Byerley suggested her mother-in-law imagine if, once
out of every 10 times she used the restroom in a given day, she died.
“Oh, 10 percent is terrible,” she recalled her
mother-in-law saying.
Byerley’s estimates showed, for instance, that an
average 40-year-old vaccinated over six months ago faced roughly the same
chance of being hospitalized after an infection as someone did of dying in a
car crash in the course of 170 cross-country road trips. (More recent vaccine
shots provide better protection than older ones, complicating these
predictions.)
For immunocompromised people, the risks are higher.

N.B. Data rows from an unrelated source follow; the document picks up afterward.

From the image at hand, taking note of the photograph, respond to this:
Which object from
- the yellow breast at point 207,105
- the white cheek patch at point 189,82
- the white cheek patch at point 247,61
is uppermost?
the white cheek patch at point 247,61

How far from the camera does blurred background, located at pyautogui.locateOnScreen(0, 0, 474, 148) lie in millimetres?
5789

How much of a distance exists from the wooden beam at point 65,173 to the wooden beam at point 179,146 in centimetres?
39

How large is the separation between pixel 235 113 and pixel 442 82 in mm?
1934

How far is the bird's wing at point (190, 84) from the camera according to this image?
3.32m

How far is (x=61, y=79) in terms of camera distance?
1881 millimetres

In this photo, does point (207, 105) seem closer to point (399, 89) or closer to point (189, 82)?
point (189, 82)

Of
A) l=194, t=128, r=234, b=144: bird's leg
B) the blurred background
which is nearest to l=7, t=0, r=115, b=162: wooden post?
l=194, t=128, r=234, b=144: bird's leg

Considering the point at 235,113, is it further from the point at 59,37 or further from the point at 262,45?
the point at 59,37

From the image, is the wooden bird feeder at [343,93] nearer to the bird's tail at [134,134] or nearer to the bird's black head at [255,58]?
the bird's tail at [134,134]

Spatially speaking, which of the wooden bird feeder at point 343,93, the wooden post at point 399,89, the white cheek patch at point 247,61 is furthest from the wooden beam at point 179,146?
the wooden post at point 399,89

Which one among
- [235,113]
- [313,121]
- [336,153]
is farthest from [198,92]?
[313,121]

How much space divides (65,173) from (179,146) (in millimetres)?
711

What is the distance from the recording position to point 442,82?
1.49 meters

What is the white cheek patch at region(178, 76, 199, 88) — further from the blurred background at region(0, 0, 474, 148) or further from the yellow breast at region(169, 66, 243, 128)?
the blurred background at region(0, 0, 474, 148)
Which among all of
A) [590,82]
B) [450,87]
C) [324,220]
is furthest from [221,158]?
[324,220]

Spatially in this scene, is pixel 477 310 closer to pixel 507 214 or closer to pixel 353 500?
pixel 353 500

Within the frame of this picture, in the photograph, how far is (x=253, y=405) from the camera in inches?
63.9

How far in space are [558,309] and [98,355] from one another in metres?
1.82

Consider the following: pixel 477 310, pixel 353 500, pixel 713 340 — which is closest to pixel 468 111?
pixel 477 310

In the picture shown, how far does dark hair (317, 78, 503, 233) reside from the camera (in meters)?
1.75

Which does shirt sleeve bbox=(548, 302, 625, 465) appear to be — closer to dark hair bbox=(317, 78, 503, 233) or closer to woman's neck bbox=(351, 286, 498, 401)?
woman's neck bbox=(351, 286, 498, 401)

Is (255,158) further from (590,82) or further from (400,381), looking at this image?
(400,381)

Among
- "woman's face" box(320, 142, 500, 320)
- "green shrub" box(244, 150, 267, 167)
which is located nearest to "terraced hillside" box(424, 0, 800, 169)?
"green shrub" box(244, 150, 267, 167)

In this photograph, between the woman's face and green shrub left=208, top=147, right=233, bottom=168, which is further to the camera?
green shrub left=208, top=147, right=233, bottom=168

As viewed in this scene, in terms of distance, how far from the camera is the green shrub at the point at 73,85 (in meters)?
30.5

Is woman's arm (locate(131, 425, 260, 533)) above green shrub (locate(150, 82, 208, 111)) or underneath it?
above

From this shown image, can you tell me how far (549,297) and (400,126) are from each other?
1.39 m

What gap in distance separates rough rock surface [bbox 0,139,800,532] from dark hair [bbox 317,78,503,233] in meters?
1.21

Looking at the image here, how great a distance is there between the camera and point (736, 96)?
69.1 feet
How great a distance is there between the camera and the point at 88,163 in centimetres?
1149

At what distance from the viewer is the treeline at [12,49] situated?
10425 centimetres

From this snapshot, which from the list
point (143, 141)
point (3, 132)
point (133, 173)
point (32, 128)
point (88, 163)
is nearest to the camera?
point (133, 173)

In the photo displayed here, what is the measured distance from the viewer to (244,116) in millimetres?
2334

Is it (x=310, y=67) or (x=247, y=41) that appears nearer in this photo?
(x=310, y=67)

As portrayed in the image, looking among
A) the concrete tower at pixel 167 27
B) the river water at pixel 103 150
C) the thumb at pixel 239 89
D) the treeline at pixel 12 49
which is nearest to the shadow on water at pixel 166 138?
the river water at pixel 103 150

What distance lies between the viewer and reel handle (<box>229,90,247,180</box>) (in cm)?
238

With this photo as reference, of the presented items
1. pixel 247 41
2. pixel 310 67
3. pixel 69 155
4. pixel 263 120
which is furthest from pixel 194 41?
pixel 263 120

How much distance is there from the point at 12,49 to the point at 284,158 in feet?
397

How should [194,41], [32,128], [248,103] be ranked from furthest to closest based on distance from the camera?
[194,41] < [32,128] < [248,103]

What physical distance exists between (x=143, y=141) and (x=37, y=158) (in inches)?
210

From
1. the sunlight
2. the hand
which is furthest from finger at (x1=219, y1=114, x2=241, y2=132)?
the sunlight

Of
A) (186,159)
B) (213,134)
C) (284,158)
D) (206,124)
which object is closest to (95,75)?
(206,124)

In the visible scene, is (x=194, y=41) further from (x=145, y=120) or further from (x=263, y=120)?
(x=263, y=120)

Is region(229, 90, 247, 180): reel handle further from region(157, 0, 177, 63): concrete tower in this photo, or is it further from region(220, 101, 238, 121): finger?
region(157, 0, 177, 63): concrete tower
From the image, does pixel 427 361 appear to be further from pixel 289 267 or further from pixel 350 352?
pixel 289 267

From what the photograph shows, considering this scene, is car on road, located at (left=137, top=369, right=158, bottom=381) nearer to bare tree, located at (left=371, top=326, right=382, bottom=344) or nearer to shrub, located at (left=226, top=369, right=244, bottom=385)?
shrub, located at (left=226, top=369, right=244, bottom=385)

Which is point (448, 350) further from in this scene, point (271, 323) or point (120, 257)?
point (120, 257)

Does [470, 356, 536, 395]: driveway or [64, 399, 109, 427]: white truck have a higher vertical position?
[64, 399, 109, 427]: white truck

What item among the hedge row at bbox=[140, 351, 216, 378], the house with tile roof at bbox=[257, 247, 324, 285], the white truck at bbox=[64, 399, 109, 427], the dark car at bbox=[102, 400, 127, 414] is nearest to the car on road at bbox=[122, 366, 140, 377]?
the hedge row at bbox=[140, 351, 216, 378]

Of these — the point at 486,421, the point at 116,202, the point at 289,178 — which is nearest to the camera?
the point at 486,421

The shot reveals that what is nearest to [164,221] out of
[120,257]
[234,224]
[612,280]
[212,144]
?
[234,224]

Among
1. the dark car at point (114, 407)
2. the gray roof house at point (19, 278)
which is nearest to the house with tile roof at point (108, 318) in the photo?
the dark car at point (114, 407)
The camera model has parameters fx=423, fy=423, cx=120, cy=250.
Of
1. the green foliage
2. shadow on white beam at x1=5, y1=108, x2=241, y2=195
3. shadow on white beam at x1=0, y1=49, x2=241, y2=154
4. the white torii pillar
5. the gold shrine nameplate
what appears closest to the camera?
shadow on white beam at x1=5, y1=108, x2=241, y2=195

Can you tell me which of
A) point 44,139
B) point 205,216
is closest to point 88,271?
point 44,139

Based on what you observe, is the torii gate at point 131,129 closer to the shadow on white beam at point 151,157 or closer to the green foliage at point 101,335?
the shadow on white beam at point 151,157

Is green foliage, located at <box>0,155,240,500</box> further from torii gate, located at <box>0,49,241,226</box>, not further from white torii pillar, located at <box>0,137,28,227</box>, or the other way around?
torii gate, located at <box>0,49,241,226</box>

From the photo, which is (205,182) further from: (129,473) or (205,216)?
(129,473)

An unvaccinated 61-year-old with an organ transplant, Byerley estimated, is
three times as likely to die after an infection as someone is to die within
five years of receiving a diagnosis of stage 1 breast cancer. And that
transplant recipient is twice as likely to die from COVID as someone is to die
while scaling Mount Everest.
With the most vulnerable people in mind, Dr. Jeremy
Faust, an emergency physician at
Brigham and Women’s Hospital in Boston, set
out last month to determine how low cases would have to fall for people to stop
indoor masking without endangering those with extremely weakened immune
systems.
He imagined a hypothetical person who derived no
benefit from vaccines, wore a good mask, took hard-to-get prophylactic
medication, attended occasional gatherings and shopped but did not work in
person. He set his sights on keeping vulnerable people’s chances of being
infected below 1 percent over a four-month period.
To achieve that threshold, he found, the country
would have to keep masking indoors until transmission fell below 50 weekly
cases per 100,000 people — a stricter limit than the CDC is currently using but
one that he said nevertheless offered a benchmark to aim for.
“If you just say, ‘We will take masks off when
things get better’ — that is true I hope — but it is not really helpful because
people do not know what ‘better’ means,” Faust said.